About this exercise
The answer should be each line of the records that contains the word "kudu"; please copy them all.

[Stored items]
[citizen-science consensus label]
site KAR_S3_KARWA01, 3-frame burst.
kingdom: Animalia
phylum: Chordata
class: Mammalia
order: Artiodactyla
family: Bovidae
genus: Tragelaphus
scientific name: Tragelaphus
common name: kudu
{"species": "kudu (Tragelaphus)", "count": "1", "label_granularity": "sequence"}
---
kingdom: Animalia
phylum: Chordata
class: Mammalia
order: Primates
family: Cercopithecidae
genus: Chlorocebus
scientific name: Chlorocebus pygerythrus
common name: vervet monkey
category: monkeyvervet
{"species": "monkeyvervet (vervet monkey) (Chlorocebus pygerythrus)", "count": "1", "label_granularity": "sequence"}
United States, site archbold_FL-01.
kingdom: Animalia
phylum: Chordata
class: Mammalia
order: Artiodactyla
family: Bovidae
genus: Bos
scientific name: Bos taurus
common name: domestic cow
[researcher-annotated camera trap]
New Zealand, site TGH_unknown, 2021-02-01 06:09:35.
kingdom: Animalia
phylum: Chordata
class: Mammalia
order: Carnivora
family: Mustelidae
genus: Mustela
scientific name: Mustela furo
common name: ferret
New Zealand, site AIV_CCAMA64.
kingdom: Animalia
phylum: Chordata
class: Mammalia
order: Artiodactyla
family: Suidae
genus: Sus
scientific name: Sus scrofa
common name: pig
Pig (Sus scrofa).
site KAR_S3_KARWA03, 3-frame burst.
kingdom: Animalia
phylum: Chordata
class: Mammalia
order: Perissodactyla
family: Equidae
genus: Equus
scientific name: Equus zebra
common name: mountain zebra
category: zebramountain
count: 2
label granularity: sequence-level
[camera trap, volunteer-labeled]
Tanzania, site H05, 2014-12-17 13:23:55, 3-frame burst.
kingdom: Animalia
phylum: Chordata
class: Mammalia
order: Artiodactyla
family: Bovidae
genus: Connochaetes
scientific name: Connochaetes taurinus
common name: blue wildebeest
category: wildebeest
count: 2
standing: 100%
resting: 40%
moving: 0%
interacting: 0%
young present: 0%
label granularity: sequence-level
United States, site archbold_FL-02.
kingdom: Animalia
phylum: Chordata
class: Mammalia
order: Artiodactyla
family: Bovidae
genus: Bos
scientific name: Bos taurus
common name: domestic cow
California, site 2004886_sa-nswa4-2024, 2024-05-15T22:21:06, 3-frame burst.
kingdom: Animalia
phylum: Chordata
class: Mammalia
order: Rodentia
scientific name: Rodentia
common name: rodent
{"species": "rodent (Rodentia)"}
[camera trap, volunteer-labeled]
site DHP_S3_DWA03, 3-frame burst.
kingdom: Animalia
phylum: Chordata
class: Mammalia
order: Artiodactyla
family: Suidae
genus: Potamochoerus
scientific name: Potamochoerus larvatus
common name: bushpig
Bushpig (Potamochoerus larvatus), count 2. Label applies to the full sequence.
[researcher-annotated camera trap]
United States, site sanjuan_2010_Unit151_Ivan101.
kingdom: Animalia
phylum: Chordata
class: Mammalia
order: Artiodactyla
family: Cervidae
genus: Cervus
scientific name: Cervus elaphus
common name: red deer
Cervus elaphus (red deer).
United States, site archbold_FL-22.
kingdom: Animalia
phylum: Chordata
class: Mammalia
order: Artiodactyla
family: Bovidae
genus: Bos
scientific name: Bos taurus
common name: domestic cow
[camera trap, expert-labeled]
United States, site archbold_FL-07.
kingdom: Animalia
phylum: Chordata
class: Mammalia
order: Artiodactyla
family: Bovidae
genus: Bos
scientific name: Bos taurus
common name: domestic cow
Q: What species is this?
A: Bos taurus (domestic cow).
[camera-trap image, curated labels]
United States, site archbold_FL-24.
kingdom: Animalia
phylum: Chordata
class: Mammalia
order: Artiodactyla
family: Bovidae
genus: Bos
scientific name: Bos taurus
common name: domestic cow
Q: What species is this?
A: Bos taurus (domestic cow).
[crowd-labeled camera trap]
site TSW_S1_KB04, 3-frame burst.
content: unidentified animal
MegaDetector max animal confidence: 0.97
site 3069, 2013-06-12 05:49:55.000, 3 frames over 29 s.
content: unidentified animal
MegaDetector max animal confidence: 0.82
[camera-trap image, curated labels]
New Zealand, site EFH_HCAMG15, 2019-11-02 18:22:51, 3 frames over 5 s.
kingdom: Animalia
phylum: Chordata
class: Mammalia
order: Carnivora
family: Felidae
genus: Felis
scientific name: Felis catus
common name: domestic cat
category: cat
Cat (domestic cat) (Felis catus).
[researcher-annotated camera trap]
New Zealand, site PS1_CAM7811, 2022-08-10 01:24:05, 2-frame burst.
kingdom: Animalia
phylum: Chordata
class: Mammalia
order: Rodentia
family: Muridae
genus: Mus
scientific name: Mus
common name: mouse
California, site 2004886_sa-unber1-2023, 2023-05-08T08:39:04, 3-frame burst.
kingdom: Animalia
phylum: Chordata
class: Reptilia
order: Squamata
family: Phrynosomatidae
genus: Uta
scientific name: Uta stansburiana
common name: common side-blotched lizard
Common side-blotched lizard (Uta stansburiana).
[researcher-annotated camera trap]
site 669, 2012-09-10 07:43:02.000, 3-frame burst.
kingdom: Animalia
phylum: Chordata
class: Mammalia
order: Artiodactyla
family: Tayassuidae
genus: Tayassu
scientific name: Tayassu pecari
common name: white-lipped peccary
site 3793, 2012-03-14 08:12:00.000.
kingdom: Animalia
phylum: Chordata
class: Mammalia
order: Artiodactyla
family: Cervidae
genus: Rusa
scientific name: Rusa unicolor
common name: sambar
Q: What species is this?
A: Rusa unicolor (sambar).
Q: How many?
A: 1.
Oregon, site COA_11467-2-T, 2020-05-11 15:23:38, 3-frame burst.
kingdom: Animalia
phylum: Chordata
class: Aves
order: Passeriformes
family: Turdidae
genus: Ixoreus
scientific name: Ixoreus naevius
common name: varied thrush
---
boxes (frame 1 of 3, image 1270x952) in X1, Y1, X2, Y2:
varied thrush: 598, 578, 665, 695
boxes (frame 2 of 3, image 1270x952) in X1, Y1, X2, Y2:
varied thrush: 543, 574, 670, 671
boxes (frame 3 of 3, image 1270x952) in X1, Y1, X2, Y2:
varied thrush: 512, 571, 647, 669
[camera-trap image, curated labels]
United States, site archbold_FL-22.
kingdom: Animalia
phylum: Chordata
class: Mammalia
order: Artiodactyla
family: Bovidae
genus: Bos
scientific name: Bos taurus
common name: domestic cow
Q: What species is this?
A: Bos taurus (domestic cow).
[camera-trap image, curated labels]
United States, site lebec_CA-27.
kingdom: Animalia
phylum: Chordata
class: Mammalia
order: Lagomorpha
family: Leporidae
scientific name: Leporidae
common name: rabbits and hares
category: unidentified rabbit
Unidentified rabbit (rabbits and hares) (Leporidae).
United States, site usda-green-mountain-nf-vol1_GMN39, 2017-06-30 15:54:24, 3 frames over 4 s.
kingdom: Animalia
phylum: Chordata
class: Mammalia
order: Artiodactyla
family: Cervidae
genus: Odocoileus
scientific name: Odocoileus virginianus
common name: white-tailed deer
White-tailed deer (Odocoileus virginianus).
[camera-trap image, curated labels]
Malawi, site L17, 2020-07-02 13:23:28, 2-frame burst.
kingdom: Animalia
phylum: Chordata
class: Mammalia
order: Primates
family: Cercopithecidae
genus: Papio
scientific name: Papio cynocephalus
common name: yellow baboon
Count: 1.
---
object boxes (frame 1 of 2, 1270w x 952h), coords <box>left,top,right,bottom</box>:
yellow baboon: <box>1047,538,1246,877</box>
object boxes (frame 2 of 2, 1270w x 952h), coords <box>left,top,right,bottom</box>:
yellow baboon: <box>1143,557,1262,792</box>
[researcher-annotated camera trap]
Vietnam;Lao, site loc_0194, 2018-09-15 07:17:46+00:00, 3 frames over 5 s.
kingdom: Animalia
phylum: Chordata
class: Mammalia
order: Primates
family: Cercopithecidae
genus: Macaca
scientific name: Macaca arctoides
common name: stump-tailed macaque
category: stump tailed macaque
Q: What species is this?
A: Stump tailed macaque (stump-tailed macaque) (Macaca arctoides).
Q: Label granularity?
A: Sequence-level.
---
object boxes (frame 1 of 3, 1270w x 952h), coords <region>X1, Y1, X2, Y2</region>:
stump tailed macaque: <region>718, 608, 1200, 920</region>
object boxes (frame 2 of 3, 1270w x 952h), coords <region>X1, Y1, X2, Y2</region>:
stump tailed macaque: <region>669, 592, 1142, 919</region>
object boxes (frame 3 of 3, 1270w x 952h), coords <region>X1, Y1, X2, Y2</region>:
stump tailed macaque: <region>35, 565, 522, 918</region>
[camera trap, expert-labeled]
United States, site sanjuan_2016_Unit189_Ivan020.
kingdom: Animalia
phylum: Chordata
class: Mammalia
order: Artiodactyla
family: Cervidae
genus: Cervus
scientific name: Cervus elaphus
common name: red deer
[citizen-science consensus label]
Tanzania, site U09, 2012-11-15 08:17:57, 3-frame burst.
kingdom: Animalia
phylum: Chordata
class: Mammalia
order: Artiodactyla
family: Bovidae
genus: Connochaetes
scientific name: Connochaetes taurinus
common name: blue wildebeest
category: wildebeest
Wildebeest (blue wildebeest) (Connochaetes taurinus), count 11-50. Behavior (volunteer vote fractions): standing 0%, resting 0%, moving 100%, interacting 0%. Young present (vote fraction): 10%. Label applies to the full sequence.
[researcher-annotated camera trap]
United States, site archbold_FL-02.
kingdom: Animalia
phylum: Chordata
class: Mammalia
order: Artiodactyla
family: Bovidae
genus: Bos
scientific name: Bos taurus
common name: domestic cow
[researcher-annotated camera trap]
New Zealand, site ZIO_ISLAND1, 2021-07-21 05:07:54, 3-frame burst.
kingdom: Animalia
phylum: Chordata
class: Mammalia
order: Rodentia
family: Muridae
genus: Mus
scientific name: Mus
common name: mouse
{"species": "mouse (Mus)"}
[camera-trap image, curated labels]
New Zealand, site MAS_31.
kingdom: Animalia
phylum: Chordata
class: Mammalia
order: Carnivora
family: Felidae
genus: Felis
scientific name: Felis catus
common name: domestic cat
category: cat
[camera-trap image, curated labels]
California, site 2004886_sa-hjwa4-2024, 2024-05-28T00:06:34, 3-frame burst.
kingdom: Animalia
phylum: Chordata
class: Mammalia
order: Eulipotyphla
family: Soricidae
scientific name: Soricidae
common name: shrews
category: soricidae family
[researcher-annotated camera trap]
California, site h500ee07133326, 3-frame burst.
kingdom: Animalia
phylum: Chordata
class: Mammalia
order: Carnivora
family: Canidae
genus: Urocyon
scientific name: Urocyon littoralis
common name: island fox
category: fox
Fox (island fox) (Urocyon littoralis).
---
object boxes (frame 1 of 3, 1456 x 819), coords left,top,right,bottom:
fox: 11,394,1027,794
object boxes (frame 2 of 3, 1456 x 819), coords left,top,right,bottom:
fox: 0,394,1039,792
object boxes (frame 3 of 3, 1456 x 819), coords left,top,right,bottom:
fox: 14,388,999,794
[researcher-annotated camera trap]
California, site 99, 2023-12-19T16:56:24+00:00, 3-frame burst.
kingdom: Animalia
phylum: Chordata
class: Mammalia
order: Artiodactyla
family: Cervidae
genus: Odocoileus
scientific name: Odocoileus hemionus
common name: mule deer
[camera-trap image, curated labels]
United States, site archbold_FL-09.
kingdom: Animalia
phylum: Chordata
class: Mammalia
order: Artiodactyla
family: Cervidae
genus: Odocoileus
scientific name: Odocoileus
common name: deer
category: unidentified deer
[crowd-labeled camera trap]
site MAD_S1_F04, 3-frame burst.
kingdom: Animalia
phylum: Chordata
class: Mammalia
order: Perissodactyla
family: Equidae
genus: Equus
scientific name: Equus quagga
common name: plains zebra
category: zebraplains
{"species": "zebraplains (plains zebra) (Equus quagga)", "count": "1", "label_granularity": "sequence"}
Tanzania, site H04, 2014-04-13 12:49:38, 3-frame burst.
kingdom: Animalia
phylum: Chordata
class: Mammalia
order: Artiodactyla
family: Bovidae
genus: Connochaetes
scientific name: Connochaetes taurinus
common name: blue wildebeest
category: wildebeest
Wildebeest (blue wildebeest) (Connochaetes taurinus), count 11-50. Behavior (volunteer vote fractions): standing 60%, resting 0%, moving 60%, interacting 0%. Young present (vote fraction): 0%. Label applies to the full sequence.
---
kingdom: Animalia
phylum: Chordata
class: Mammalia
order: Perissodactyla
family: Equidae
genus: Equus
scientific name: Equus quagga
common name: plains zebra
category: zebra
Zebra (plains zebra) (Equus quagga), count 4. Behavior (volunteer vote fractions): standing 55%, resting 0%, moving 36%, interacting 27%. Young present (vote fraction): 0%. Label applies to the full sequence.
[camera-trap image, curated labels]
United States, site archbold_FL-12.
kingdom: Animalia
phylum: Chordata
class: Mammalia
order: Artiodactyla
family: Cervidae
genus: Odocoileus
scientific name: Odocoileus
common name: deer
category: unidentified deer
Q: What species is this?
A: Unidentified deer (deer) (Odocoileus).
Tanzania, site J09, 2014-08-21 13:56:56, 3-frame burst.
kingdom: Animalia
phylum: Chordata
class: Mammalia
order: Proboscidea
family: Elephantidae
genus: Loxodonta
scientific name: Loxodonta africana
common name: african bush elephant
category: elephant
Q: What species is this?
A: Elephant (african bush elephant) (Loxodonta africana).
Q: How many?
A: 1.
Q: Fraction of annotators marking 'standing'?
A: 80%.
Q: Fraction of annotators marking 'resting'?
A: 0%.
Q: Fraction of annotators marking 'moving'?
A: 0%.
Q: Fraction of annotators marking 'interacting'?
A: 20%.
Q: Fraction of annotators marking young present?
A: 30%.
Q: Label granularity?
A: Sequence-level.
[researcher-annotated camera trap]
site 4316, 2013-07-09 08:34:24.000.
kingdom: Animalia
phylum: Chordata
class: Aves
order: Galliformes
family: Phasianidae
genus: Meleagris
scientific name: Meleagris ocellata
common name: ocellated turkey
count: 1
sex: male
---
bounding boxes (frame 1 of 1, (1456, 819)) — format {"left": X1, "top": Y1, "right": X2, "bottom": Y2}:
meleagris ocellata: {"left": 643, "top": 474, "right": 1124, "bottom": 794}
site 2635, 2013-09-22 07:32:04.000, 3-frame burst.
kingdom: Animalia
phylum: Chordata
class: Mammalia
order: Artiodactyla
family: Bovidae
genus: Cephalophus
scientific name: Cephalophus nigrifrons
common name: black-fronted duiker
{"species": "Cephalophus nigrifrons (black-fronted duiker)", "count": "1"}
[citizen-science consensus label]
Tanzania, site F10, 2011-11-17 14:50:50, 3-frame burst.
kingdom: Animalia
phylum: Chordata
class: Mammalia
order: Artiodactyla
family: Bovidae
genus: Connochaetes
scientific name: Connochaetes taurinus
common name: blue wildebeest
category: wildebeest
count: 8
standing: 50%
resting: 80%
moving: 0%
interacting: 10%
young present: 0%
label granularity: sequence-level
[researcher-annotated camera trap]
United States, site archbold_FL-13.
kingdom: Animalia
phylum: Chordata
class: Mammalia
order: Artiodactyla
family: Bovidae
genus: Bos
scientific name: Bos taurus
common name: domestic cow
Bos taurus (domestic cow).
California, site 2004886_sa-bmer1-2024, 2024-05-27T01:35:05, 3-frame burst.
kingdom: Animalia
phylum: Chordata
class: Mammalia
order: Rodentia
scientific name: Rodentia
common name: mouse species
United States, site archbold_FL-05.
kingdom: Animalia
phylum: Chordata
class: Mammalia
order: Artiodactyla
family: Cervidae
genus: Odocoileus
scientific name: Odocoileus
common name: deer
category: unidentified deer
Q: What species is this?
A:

Task output
common name: kudu
{"species": "kudu (Tragelaphus)", "count": "1", "label_granularity": "sequence"}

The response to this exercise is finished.